The shortage in the health IT workforce is not going away, as there are more health IT positions than there are professionals applying for them, and the types of career opportunities and position titles are evolving quickly.
The way positions are defined and what the market looks like today is vastly different from just a few years ago.
“In the next five years, we will continue to see growth in the number of health IT jobs, but those jobs will require greater technical and leadership skills, and more jobs will require graduate-level education,” explained Dr. David Marc, associate professor and department chair of the Health Informatics Graduate Program at the College of St. Scholastica.
Marc, who will address the topic Tuesday, March 15, at HIMSS22, said academic programs will have to keep pace with the workforce trends by teaching more technical content related to data analytics and informatics while also emphasizing leadership and managerial skills.
He said employers are seeking qualified candidates that possess competencies in leadership, oral and written communication, managing information in the healthcare system, and technical skills such as data analytics, databases, evaluation of technology and developing meaningful reports.
“Emerging and aspiring professionals must be aware of employer needs and rise to new expectations,” he added. “The best way for both sides to find success is through open communication and ongoing collaboration.
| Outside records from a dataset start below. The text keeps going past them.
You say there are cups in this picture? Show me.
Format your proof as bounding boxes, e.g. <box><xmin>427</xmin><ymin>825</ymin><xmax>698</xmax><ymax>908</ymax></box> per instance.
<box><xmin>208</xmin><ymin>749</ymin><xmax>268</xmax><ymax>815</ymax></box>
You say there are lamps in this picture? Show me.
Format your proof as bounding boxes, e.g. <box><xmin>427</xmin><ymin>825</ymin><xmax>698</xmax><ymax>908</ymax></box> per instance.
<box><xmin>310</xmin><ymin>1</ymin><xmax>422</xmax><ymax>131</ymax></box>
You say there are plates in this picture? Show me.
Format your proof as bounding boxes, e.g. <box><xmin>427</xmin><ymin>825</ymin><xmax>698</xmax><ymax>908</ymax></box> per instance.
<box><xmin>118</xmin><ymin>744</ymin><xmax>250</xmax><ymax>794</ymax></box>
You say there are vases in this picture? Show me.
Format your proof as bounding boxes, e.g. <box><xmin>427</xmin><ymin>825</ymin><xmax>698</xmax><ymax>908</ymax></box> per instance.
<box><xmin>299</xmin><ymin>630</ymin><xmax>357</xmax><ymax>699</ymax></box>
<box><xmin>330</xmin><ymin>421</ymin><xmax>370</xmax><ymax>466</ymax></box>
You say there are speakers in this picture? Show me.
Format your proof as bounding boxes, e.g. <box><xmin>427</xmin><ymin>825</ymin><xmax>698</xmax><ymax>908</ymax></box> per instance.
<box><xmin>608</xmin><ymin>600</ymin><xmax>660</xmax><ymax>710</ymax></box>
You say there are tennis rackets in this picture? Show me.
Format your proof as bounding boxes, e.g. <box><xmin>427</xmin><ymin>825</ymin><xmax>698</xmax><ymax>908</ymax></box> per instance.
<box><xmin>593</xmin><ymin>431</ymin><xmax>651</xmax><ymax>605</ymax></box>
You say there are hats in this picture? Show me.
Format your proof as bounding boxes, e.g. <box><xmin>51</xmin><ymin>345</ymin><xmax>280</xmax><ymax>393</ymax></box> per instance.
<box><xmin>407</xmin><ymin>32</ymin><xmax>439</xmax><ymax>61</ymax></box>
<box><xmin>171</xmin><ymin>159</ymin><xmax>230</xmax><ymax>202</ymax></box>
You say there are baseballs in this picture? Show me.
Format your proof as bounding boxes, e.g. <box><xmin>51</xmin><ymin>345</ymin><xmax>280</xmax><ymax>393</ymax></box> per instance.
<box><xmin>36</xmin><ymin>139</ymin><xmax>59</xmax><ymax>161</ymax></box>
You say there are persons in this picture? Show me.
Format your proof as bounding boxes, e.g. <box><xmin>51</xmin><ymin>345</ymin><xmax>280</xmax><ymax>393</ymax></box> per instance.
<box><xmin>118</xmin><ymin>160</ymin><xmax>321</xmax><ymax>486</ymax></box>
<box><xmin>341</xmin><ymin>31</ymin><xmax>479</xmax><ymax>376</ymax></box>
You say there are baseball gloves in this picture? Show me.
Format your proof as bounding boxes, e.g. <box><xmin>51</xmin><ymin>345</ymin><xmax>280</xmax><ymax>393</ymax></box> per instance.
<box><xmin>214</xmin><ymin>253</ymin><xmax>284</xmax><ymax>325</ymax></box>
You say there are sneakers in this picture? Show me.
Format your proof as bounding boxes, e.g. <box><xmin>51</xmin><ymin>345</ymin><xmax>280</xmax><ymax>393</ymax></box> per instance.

Again and again, the best candidates for positions are strongly aligned with the mission and strategic plan of the organization itself.”
He explained emerging health information technology professionals may be required to enhance their competencies in specific areas to keep up with the demands of the workforce.
These professionals can achieve this in various ways, including attending workshops, seminars, and courses offered by professional organizations or academic institutions.
In addition, some professionals may be required to seek out an advanced degree at an academic institution or earn an industry-recognized credential to advance their careers.
“There are tools that can assist health information technology professionals to identify the skills and competencies that are needed for specific professions,” he said.
One tool is HITComp.org, an online database that outlines skills related to specific health information technology roles.
Marc said one of the best pathways for organizations to address future needs is to spend time developing partnerships and engaging in ongoing networking efforts with educational institutions.
“These relationships are mutually beneficial, as educators can learn about growth areas directly from employers and apply that knowledge to continue refining courses and programs,” he said. “The institutions can also provide a pipeline connection to communicate internship opportunities, job openings and other industry information directly to those emerging professionals”.
Marc will explain more in his HIMSS22 session, “The HIT Workforce: Finding success through connections.” It’s scheduled for Tuesday, March 15, from noon-1 p.m., in room W414D.